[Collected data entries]
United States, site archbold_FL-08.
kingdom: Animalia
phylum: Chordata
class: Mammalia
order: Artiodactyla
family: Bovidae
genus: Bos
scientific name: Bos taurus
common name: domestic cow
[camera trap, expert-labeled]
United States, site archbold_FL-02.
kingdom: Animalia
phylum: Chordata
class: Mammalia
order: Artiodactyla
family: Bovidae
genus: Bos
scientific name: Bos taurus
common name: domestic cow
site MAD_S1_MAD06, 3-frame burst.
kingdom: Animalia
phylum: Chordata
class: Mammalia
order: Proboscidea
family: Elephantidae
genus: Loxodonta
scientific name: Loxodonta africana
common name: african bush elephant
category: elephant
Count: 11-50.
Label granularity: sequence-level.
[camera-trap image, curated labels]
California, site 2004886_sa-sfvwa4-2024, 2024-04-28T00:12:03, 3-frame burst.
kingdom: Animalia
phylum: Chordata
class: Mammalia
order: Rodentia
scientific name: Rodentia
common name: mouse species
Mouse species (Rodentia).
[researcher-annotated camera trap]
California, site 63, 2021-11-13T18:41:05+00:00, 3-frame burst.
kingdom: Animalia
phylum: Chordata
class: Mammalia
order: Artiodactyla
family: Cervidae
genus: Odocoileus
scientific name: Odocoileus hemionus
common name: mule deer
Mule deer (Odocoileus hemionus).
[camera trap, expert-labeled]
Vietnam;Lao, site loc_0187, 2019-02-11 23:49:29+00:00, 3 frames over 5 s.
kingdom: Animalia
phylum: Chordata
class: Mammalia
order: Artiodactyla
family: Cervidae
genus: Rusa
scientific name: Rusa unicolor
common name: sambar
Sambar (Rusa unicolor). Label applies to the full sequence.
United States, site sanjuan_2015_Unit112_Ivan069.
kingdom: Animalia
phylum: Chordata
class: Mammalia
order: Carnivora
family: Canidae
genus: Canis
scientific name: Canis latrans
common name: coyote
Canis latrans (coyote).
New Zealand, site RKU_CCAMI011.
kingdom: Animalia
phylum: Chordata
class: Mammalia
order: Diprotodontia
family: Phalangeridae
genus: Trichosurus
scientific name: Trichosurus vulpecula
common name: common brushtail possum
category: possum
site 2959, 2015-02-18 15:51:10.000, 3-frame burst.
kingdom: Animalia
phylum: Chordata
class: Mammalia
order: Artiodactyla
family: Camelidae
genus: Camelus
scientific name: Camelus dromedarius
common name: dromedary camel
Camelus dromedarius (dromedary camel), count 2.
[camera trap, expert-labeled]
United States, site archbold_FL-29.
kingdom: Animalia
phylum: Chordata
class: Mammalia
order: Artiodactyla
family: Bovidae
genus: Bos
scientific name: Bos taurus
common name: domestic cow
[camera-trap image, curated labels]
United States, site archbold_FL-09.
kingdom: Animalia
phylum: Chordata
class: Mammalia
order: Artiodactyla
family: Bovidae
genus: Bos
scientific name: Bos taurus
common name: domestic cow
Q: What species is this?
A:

▶ [Assigned task]: Could you return all of the data exactly as written?

▶ [Solution]:
United States, site archbold_FL-08.
kingdom: Animalia
phylum: Chordata
class: Mammalia
order: Artiodactyla
family: Bovidae
genus: Bos
scientific name: Bos taurus
common name: domestic cow
[camera trap, expert-labeled]
United States, site archbold_FL-02.
kingdom: Animalia
phylum: Chordata
class: Mammalia
order: Artiodactyla
family: Bovidae
genus: Bos
scientific name: Bos taurus
common name: domestic cow
site MAD_S1_MAD06, 3-frame burst.
kingdom: Animalia
phylum: Chordata
class: Mammalia
order: Proboscidea
family: Elephantidae
genus: Loxodonta
scientific name: Loxodonta africana
common name: african bush elephant
category: elephant
Count: 11-50.
Label granularity: sequence-level.
[camera-trap image, curated labels]
California, site 2004886_sa-sfvwa4-2024, 2024-04-28T00:12:03, 3-frame burst.
kingdom: Animalia
phylum: Chordata
class: Mammalia
order: Rodentia
scientific name: Rodentia
common name: mouse species
Mouse species (Rodentia).
[researcher-annotated camera trap]
California, site 63, 2021-11-13T18:41:05+00:00, 3-frame burst.
kingdom: Animalia
phylum: Chordata
class: Mammalia
order: Artiodactyla
family: Cervidae
genus: Odocoileus
scientific name: Odocoileus hemionus
common name: mule deer
Mule deer (Odocoileus hemionus).
[camera trap, expert-labeled]
Vietnam;Lao, site loc_0187, 2019-02-11 23:49:29+00:00, 3 frames over 5 s.
kingdom: Animalia
phylum: Chordata
class: Mammalia
order: Artiodactyla
family: Cervidae
genus: Rusa
scientific name: Rusa unicolor
common name: sambar
Sambar (Rusa unicolor). Label applies to the full sequence.
United States, site sanjuan_2015_Unit112_Ivan069.
kingdom: Animalia
phylum: Chordata
class: Mammalia
order: Carnivora
family: Canidae
genus: Canis
scientific name: Canis latrans
common name: coyote
Canis latrans (coyote).
New Zealand, site RKU_CCAMI011.
kingdom: Animalia
phylum: Chordata
class: Mammalia
order: Diprotodontia
family: Phalangeridae
genus: Trichosurus
scientific name: Trichosurus vulpecula
common name: common brushtail possum
category: possum
site 2959, 2015-02-18 15:51:10.000, 3-frame burst.
kingdom: Animalia
phylum: Chordata
class: Mammalia
order: Artiodactyla
family: Camelidae
genus: Camelus
scientific name: Camelus dromedarius
common name: dromedary camel
Camelus dromedarius (dromedary camel), count 2.
[camera trap, expert-labeled]
United States, site archbold_FL-29.
kingdom: Animalia
phylum: Chordata
class: Mammalia
order: Artiodactyla
family: Bovidae
genus: Bos
scientific name: Bos taurus
common name: domestic cow
[camera-trap image, curated labels]
United States, site archbold_FL-09.
kingdom: Animalia
phylum: Chordata
class: Mammalia
order: Artiodactyla
family: Bovidae
genus: Bos
scientific name: Bos taurus
common name: domestic cow
Q: What species is this?
A:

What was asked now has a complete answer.